Rząd, jaki jest, każdy widzi (Angora)
Znamy już skład nowej Rady Ministrów, układ sił w Sejmie i Senacie. Niby jest prawie jak w poprzedniej kadencji, ale prawie robi wielką różnicę.
W drugim rządzie Mateusza Morawieckiego pojawiły się cztery nowe nazwiska: Marlena Maląg została ministrem rodziny, pracy i polityki społecznej (za Bożenę Borys-Szopę), Michał Kurtyka objął nowo utworzony resort klimatu, Małgorzatę Jarosińską-Jedynak powołano na szefa nowego Ministerstwa Funduszy i Polityki Regionalnej, a Tadeusz Kościński został ministrem finansów (za Jerzego Kwiecińskiego).
Kilku ministrów stanęło na czele resortów o nieco innym zakresie obowiązków, niż miało to miejsce w poprzedniej kadencji. Wbrew plotkom Zbigniew Ziobro nie został wicepremierem, za to wicepremier Jacek Sasin, minister aktywów państwowych, przejmując kontrolę nad spółkami Skarbu Państwa (a co za tym idzie, decydując o składach ich zarządów i rad nadzorczych), stał się jeszcze silniejszy.
– Najwięcej emocji wzbudziła nominacja Tadeusza Kościńskiego, którego dyplom Goldsmiths University of London nie spełnia kryteriów polskiego tytułu magistra. Kościński to jednak bez wątpienia fachowiec od lat opowiadający się za maksymalnym upowszechnieniem płatności bezgotówkowych i likwidacją pobieranej na rzecz banków opłaty interchange. Niestety nowy rząd jest niespotykanie rozbudowany, w którym liczba ministrów i wiceministrów doszła do setki.
O wiele ciekawiej było w Sejmie i Senacie.
W Sejmie zgodnie z przewidywaniami Elżbietę Witek (PiS) ponownie wybrano na urząd marszałka. Wicemarszałkami zostali: Włodzimierz Czarzasty (SLD), Małgorzata Gosiewska (PiS), Małgorzata Kidawa-Błońska (PO), Ryszard Terlecki (PiS) i Piotr Zgorzelski (PSL). Wszystkie partie zgodnie uznały, że stanowisko wicemarszałka nie należy się Konfederacji, która jest tylko kołem i liczy 11 posłów, a szkoda, bo Grzegorz Braun, prowadząc posiedzenia, z pewnością wprowadziłby do Sejmu niespotykany wcześniej powiew świeżości.
O wiele ciekawsza była walka o sejmowe komisje. Ostatecznie na 29 Komisji PiS będzie kierował piętnastoma (nie wybrano jeszcze szefów Komisji ds. Służb Specjalnych oraz Etyki Poselskiej).
Krzysztof Tchórzewski (PiS) jako rekompensatę za dymisję ze stanowiska ministra energii został przewodniczącym Komisji Gospodarki i Rozwoju.

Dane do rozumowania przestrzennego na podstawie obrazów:

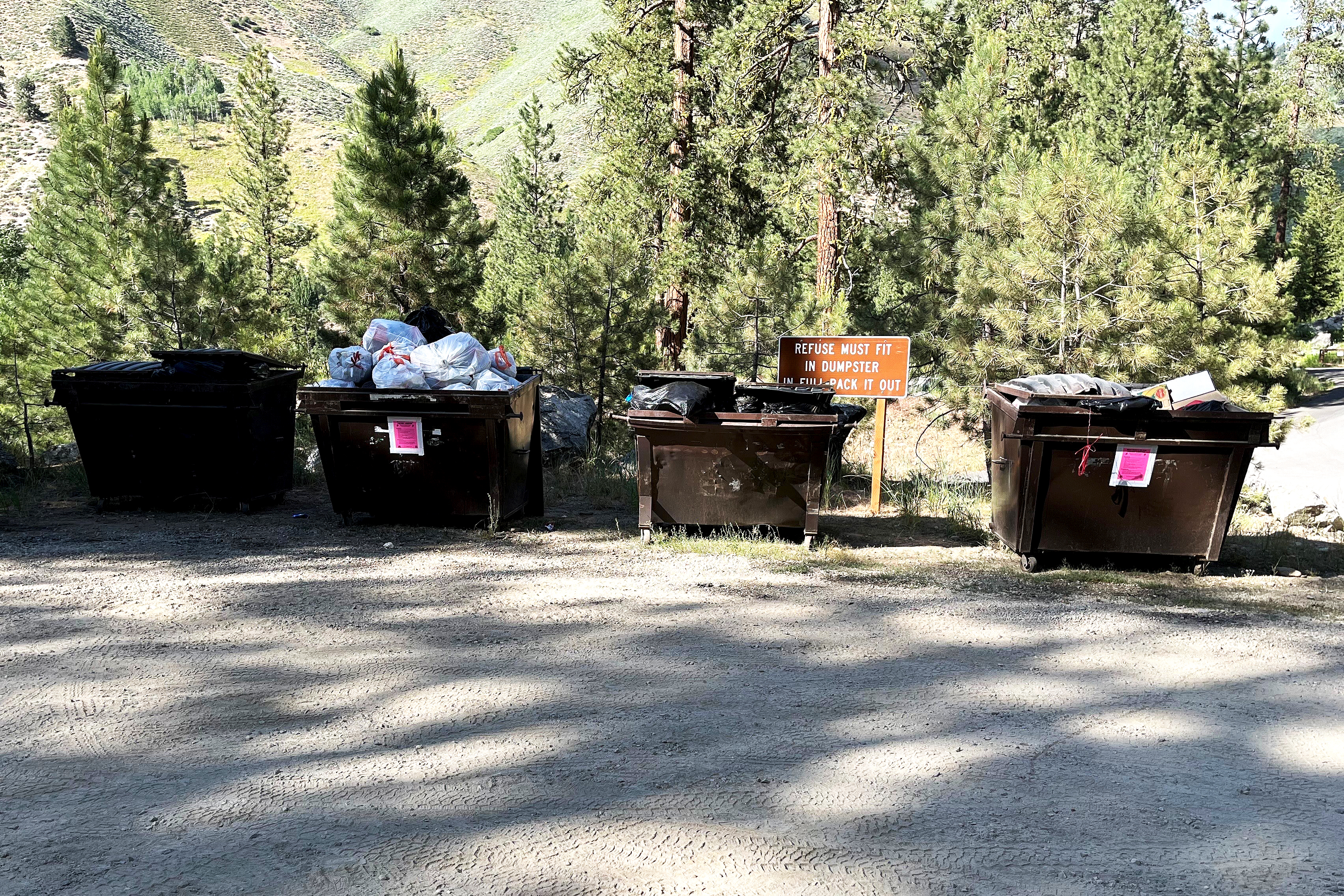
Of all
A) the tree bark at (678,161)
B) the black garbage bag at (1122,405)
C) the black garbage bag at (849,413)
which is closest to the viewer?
the black garbage bag at (1122,405)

### Polecenie A
Kogo według fragmentu źródła wybrano na wicemarszałków Sejmu? Podaj nazwiska razem z partiami.
### Polecenie B
Przepisz dokładnie część fragmentu źródła, która zaczyna się od "Kilku ministrów stanęło" i ciągnie aż do "doszła do setki.".

### Rozwiązanie zadania A
Włodzimierz Czarzasty (SLD)
Małgorzata Gosiewska (PiS)
Małgorzata Kidawa-Błońska (PO)
Ryszard Terlecki (PiS)
Piotr Zgorzelski (PSL)

### Rozwiązanie zadania B
Kilku ministrów stanęło na czele resortów o nieco innym zakresie obowiązków, niż miało to miejsce w poprzedniej kadencji. Wbrew plotkom Zbigniew Ziobro nie został wicepremierem, za to wicepremier Jacek Sasin, minister aktywów państwowych, przejmując kontrolę nad spółkami Skarbu Państwa (a co za tym idzie, decydując o składach ich zarządów i rad nadzorczych), stał się jeszcze silniejszy.
– Najwięcej emocji wzbudziła nominacja Tadeusza Kościńskiego, którego dyplom Goldsmiths University of London nie spełnia kryteriów polskiego tytułu magistra. Kościński to jednak bez wątpienia fachowiec od lat opowiadający się za maksymalnym upowszechnieniem płatności bezgotówkowych i likwidacją pobieranej na rzecz banków opłaty interchange. Niestety nowy rząd jest niespotykanie rozbudowany, w którym liczba ministrów i wiceministrów doszła do setki.